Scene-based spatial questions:
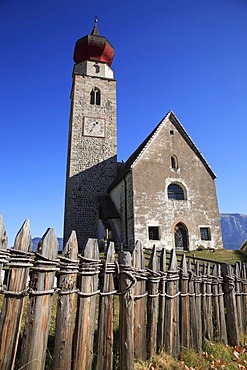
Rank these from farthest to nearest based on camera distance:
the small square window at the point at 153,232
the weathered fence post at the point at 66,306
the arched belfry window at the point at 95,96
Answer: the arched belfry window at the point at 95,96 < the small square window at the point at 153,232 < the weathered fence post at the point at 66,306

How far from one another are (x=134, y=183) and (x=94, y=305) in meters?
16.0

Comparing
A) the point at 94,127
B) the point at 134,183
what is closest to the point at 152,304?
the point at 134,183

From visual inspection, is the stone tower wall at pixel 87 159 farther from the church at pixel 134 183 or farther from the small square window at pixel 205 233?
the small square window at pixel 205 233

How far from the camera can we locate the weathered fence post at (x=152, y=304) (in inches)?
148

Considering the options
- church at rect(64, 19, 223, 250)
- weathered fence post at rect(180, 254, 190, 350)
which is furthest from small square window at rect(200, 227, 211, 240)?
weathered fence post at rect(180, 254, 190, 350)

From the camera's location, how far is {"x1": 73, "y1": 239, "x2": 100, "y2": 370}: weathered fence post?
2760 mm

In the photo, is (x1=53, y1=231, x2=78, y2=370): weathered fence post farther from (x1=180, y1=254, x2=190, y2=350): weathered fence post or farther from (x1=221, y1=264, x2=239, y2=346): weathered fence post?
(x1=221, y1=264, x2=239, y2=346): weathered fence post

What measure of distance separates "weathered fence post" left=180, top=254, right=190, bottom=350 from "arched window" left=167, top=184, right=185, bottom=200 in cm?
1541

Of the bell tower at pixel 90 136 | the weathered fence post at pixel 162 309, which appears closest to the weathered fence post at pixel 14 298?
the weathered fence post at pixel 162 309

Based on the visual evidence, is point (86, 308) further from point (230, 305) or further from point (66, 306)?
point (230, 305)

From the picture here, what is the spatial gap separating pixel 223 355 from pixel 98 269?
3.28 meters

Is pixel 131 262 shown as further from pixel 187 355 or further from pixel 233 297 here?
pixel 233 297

### Goal:
Please repeat word for word the part of the records that opens with the line containing "Considering the options" and closes with the final line of the records.

### Finished answer:
Considering the options
- church at rect(64, 19, 223, 250)
- weathered fence post at rect(180, 254, 190, 350)
which is furthest from small square window at rect(200, 227, 211, 240)?
weathered fence post at rect(180, 254, 190, 350)

From the camera's location, how far is {"x1": 73, "y1": 239, "x2": 100, "y2": 370}: weathered fence post?
2760 mm

In the photo, is (x1=53, y1=231, x2=78, y2=370): weathered fence post farther from (x1=180, y1=254, x2=190, y2=350): weathered fence post or farther from (x1=221, y1=264, x2=239, y2=346): weathered fence post?
(x1=221, y1=264, x2=239, y2=346): weathered fence post

What measure of distance separates "weathered fence post" left=180, top=254, right=190, bottom=350 from "arched window" left=167, top=184, right=185, bottom=200 in cm?
1541

Of the bell tower at pixel 90 136 | the weathered fence post at pixel 162 309, which appears closest to the weathered fence post at pixel 14 298?
the weathered fence post at pixel 162 309

Based on the visual evidence, is point (86, 308) further from point (230, 305) or further from point (66, 306)?
point (230, 305)

From the picture here, what is the spatial gap separating pixel 223 355 from pixel 98 269?
3.28 meters

Is pixel 131 262 shown as further from pixel 187 355 or further from pixel 233 297 here?
pixel 233 297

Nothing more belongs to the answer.